In an age when great shortages of skilled tradesmen have led to successful careers being abandoned in favour of retraining as plumbers (that seems to be the most popular), it is good to hear of a local plumber employing his first female apprentice plumber (-ess?). It is unfortunate that fashionable thinking has led to the abandonment of the old-fashioned apprenticeship in favour of (often) pointless degrees which lead nowhere. Both master and pupil are FPs. The master plumber is Robert Walker (mid 1960s) and the apprentice is Debi Glen (2003). Debi scored top marks in her first set of exams.
Ron Walker was born in Perth and brought up in Newburgh in Fife.
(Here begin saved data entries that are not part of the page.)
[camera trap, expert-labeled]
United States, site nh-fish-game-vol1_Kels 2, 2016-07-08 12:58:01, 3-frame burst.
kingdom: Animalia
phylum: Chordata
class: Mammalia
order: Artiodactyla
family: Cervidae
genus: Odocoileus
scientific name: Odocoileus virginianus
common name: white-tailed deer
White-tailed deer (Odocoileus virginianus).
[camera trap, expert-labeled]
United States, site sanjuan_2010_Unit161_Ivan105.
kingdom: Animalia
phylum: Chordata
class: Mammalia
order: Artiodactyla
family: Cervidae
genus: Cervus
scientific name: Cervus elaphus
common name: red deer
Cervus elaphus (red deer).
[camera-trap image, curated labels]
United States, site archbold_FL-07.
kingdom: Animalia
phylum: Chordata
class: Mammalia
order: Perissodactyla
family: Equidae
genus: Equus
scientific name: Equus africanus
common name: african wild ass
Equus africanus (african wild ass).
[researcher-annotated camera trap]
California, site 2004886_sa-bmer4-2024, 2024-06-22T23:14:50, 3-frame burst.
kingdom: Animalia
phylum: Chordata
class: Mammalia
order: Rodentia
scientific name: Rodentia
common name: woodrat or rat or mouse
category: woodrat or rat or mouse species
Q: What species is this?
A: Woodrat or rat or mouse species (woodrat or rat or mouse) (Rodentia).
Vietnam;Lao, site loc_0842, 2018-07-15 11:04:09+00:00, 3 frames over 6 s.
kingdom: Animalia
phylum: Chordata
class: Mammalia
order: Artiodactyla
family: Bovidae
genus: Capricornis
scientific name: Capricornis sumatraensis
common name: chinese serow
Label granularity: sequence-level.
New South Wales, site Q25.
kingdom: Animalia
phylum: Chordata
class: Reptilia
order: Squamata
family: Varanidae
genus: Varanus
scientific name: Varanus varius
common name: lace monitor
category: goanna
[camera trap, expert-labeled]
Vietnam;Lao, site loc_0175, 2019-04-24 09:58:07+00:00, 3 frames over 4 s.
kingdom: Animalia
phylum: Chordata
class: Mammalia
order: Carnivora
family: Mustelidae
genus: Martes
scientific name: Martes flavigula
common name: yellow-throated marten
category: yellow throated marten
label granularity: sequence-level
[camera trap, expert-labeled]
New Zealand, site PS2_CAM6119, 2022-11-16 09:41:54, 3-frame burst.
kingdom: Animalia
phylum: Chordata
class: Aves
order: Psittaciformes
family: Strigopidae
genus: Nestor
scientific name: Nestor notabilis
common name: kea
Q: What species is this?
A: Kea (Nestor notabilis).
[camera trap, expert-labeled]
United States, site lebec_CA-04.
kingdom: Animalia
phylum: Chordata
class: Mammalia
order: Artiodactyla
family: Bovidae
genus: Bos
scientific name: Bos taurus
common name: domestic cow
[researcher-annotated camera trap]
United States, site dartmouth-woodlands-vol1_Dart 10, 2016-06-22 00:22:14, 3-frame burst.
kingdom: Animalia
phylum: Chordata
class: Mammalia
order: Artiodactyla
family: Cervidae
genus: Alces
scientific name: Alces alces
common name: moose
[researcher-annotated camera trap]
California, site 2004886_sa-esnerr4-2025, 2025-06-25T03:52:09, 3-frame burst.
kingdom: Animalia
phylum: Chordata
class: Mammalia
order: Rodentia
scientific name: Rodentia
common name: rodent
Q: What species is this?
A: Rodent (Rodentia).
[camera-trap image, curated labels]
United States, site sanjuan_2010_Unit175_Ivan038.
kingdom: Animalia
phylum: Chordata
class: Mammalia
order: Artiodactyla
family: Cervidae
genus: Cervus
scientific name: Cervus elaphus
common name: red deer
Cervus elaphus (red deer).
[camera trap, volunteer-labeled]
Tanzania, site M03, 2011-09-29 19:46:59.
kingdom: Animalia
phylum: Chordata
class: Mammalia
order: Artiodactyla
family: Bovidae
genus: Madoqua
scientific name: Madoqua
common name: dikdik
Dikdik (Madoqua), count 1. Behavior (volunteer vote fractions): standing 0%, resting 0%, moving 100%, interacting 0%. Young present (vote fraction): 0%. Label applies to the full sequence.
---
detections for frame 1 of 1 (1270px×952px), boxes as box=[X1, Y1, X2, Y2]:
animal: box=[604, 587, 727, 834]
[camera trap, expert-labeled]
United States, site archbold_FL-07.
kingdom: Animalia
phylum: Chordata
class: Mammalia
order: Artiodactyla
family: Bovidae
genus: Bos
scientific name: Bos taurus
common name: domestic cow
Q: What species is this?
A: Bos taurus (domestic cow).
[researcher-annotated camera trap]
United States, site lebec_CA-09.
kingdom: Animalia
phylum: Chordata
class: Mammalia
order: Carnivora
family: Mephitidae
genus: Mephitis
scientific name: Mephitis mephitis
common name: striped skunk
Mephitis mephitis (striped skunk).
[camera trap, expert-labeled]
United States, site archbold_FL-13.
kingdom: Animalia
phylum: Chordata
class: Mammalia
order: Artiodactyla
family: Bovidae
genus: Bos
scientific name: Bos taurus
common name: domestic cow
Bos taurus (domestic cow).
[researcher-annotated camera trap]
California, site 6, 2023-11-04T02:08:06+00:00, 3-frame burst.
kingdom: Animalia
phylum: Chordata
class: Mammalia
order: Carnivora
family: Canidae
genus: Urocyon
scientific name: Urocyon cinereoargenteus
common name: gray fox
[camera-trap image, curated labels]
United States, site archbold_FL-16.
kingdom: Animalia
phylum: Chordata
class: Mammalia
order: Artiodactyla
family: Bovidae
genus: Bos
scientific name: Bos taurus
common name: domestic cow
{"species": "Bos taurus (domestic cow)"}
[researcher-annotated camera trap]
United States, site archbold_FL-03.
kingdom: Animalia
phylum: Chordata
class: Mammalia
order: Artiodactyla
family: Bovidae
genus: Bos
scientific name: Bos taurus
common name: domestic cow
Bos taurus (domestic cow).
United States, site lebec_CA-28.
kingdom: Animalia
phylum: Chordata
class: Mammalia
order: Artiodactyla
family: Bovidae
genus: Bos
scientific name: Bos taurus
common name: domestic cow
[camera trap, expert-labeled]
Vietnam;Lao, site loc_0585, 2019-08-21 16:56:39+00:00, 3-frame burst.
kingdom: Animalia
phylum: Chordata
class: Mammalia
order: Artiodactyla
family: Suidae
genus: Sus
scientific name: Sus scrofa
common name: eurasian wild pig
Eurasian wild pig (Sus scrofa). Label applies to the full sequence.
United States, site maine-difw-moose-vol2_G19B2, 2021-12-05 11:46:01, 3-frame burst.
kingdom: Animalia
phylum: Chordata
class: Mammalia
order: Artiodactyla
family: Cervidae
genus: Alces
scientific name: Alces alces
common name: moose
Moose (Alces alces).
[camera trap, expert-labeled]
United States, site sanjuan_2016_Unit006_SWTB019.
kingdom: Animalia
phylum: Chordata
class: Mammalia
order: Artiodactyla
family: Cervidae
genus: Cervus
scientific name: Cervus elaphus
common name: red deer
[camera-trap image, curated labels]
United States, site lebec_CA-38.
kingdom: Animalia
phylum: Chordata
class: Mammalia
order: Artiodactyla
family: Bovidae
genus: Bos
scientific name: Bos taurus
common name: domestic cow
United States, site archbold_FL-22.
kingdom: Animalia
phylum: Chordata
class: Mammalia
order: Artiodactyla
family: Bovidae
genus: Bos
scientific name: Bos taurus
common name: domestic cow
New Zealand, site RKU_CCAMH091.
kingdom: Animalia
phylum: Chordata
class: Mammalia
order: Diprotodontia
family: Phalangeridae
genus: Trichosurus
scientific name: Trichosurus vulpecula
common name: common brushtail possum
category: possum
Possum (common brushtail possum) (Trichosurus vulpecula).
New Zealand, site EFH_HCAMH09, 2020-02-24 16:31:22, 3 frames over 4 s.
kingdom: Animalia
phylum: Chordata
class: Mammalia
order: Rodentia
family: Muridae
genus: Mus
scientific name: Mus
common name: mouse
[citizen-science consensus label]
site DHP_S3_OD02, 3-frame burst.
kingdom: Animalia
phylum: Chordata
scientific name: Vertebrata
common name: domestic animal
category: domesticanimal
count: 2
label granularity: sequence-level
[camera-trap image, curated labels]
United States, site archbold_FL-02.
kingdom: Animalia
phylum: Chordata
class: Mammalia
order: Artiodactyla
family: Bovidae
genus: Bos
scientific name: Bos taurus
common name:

Educated at Bell-Baxter High School, Cupar, he was given his first piano lessons by Miss Georgina Gorrie, a well-known and much admired piano teacher in that area. Following her advice, Ron went to the Royal Scottish Academy of Music in Glasgow, where he studied piano under Wight Henderson, giving several recitals in Glasgow and the West Coast area.
It was in Glasgow that Ron's interest in conducting first took off, and he had lessons from some of the Academy's staff, working with them in rehearsals of the orchestras.
Ron soon became a great admirer of one of Scotland's best conductors of the 20th century, the late Bryden (Jack) Thomson. He first met Jack Thomson in 1963, and received innumerable tips on conducting. On Jack's advice, Ron went to London where he had several lessons from Colin Metters, Professor of Conducting at the Royal Academy of Music.
He has also studied at the world famous Canford School of Music under the tutelage of the international conductor George Hurst.